The task: The participants will be asked to develop their fair face verification method aiming for a reduced bias in terms of gender and skin color (protected attributes). The method developed by the participants will need to output a list of confidence scores given test ID pairs to be verified (either positive or negative matches). Both the bias and accuracy of the method will be evaluated using the provided face dataset (plus individual protected and legitimate attributes and other metadata, as well as identity ground truth annotations).
The dataset: We present a new collected dataset with 13k images from 3k new subjects along with a reannotated version of IJB-C  (140k images from 3.5k subjects), totalling ~153k facial images from ~6.1k unique identities. Both databases have been accurately annotated for gender and skin colour (protected attributes) as well as for age group, eyeglasses, head pose, image source and face size, see Fig.1.
Fig.1: Samples from same subject ID, showing high intra-class variability in terms of resolution, headpose, illumination, background and occlusion.
Evaluation: Submitted models will be evaluated for bias in terms of causal effect of the protected attributes to the verification accuracy while adjusting for the other attributes. The final ranking of each model will depend both on its bias and accuracy with the emphasis on bias. The challenge will run on CodaLab, an open-source platform, co-developed by the organizers of this challenge. Data sanity check and beta-testing has been already performed, implementing a ResNet Siamese baseline network, reaching a score of ~89% just for the accuracy score term (at development phase). This leaves a great room for improvement and experimentation for the challenge participants.

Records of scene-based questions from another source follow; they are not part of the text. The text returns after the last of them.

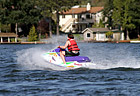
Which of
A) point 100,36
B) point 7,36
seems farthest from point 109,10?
point 7,36

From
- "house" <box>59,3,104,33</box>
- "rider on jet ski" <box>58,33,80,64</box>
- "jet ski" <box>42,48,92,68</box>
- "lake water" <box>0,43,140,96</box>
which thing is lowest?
"lake water" <box>0,43,140,96</box>

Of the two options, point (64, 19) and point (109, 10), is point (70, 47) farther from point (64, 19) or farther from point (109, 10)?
point (64, 19)

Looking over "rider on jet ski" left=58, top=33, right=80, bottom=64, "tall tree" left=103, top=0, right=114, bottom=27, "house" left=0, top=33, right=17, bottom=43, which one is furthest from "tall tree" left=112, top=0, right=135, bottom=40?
"rider on jet ski" left=58, top=33, right=80, bottom=64

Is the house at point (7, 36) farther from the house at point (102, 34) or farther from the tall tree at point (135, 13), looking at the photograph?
the tall tree at point (135, 13)

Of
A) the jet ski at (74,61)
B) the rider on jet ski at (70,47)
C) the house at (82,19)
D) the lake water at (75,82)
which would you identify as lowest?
the lake water at (75,82)

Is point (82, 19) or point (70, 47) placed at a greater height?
point (82, 19)

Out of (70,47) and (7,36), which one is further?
(7,36)

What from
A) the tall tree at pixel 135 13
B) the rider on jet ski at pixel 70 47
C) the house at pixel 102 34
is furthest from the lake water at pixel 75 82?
the house at pixel 102 34

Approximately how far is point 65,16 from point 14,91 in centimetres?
9444

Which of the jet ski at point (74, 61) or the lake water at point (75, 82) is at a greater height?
the jet ski at point (74, 61)

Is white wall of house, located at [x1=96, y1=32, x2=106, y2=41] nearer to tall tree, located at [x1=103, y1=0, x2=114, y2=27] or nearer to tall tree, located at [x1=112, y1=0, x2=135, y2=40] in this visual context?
tall tree, located at [x1=112, y1=0, x2=135, y2=40]

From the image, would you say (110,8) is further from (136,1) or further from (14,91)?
(14,91)

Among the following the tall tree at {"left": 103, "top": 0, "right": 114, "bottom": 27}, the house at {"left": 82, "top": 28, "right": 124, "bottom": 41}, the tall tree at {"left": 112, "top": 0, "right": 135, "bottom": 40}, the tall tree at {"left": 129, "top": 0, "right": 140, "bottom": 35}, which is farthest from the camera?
the tall tree at {"left": 103, "top": 0, "right": 114, "bottom": 27}

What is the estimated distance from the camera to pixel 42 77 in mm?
17328
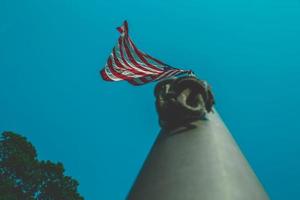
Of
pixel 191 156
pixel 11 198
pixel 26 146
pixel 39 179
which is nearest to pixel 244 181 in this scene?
pixel 191 156

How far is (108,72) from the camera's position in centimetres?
1064

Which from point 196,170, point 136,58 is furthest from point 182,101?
point 136,58

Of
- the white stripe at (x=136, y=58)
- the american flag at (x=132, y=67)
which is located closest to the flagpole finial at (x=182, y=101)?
the american flag at (x=132, y=67)

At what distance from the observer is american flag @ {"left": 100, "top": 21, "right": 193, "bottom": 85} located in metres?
9.69

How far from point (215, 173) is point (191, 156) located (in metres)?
0.43

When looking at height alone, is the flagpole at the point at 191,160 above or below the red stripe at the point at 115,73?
below

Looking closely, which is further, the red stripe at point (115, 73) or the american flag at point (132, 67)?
the red stripe at point (115, 73)

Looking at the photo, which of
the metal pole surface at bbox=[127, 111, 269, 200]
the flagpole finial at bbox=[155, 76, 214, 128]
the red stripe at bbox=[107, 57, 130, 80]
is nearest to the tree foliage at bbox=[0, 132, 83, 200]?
the red stripe at bbox=[107, 57, 130, 80]

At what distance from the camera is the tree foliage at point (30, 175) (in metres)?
15.3

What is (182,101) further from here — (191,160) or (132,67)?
(132,67)

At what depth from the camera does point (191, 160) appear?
356cm

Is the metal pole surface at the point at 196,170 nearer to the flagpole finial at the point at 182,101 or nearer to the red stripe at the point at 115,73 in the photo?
the flagpole finial at the point at 182,101

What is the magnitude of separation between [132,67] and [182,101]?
596 cm

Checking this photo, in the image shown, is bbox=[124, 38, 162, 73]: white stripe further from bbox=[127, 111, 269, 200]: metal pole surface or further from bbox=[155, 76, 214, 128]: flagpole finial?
bbox=[127, 111, 269, 200]: metal pole surface
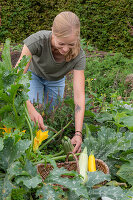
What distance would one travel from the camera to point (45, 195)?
1.15 m

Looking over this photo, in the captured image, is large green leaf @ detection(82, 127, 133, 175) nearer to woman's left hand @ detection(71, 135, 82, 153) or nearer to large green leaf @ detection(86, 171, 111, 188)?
woman's left hand @ detection(71, 135, 82, 153)

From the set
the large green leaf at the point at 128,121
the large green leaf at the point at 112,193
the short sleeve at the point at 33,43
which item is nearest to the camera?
the large green leaf at the point at 112,193

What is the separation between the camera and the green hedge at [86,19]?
19.9ft

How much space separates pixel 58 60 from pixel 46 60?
0.11 m

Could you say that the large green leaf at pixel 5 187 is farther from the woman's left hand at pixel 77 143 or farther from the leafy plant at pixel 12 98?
the woman's left hand at pixel 77 143

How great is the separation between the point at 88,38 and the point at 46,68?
445 centimetres

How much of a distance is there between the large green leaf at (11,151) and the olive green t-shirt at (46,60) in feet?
3.44

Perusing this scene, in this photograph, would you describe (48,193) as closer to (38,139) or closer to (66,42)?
(38,139)

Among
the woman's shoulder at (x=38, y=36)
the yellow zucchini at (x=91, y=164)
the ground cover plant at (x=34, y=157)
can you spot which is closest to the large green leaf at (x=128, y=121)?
the ground cover plant at (x=34, y=157)

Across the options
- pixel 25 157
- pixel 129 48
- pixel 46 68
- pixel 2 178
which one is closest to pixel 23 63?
pixel 25 157

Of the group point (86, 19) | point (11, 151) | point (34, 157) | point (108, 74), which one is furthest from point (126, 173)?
point (86, 19)

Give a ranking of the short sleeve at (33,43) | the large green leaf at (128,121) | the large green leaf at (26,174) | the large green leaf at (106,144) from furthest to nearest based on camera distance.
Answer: the short sleeve at (33,43) → the large green leaf at (128,121) → the large green leaf at (106,144) → the large green leaf at (26,174)

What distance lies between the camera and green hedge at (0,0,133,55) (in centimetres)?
606

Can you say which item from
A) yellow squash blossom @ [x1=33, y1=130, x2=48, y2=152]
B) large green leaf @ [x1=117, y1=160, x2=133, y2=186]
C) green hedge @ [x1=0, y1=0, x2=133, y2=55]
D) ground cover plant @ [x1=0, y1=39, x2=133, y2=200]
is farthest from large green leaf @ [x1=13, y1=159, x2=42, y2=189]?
green hedge @ [x1=0, y1=0, x2=133, y2=55]
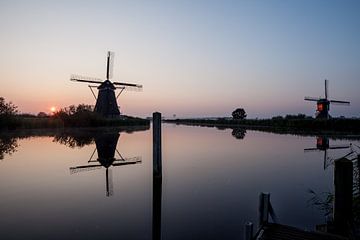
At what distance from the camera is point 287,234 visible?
4.49 metres

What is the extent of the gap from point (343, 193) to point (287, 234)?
116cm

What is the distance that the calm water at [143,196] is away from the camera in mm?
6027

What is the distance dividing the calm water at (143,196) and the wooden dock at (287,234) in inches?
46.6

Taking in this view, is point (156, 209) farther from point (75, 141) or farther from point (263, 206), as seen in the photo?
point (75, 141)

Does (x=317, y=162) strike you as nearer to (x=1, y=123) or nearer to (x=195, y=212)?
(x=195, y=212)

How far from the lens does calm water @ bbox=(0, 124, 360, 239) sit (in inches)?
237

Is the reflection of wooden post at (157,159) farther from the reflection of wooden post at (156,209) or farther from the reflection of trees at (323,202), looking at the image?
the reflection of trees at (323,202)

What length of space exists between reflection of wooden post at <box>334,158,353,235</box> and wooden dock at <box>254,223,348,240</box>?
0.34m

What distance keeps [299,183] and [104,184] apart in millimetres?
7047

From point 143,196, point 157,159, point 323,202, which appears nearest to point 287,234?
point 323,202

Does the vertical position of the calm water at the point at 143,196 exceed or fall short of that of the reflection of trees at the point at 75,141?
it falls short

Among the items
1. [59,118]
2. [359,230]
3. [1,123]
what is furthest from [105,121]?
[359,230]

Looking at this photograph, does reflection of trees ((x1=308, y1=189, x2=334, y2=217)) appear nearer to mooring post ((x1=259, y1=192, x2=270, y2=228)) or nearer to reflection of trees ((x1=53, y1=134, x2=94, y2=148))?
mooring post ((x1=259, y1=192, x2=270, y2=228))

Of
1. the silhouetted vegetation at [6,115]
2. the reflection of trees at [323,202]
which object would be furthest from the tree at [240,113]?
the reflection of trees at [323,202]
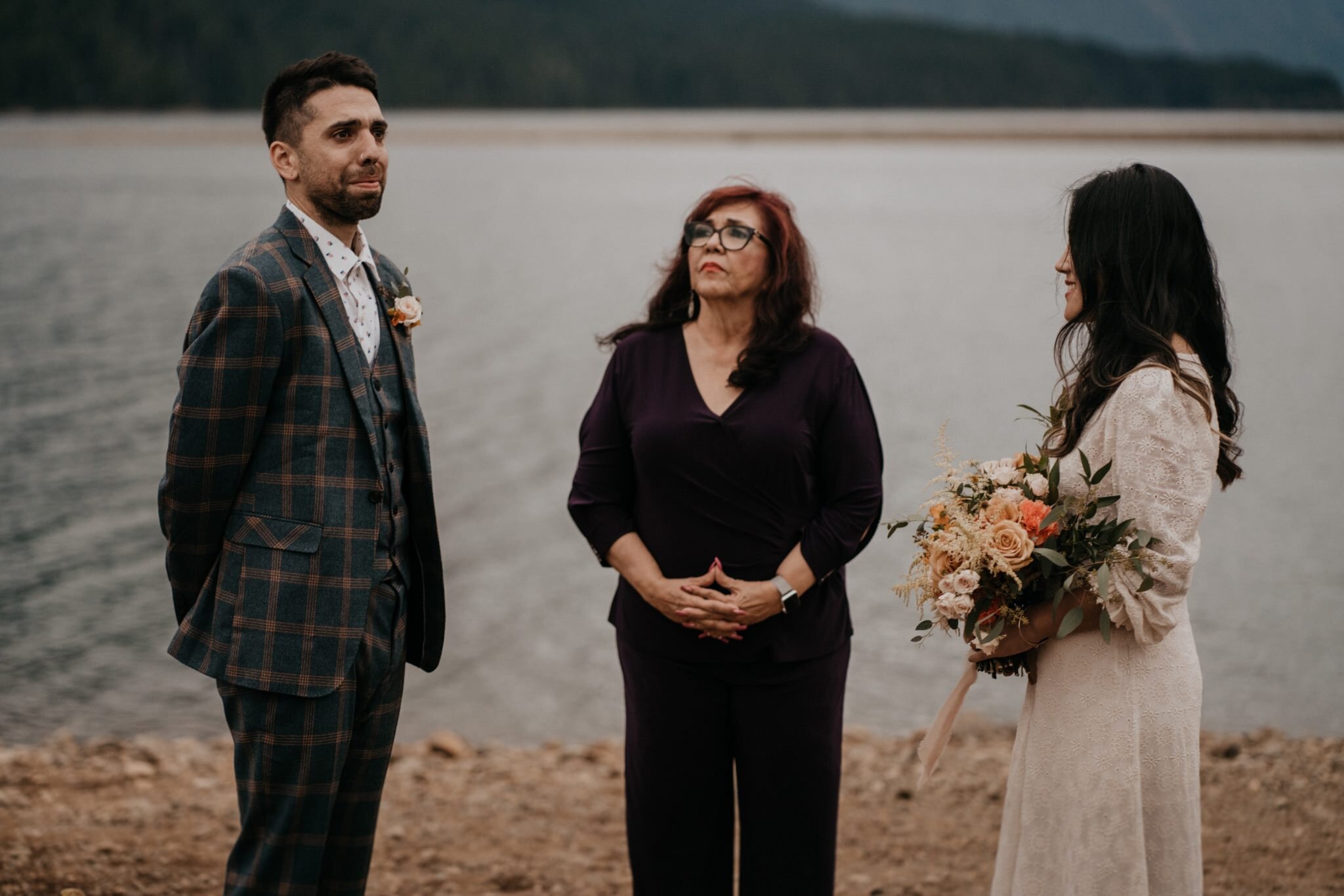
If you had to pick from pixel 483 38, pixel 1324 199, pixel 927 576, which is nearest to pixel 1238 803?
pixel 927 576

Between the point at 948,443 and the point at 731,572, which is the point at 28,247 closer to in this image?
the point at 948,443

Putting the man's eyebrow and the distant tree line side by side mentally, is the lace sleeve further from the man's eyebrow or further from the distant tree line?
the distant tree line

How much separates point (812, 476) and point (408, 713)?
4327mm

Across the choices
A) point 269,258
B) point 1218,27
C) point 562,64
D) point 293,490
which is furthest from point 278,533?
point 1218,27

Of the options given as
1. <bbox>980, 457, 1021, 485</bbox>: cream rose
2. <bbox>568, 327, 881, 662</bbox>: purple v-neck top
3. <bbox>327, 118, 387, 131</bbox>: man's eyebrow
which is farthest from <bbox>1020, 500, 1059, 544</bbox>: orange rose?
<bbox>327, 118, 387, 131</bbox>: man's eyebrow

This is the first time we run this competition and provide these data, but we have a vast experience in challenge organization (we ran more than 20 competitions at NeurIPS, CVPR, ECCV, ICCV, being challenge chair in most of those conferences). ChaLearn and AnyVision are providing travel grants to top ranked participants to attend ECCV and present their results at the associated workshop.
 IARPA Janus Benchmark - C: Face Dataset and Protocol. Brianna Maze etal.; International Conference on Biometrics (ICB), pp. 158-165, 2018.
Preliminary (tentative) schedule already available.
Detailed information about the dataset (e.g., data split, statistics, download links) can be found here.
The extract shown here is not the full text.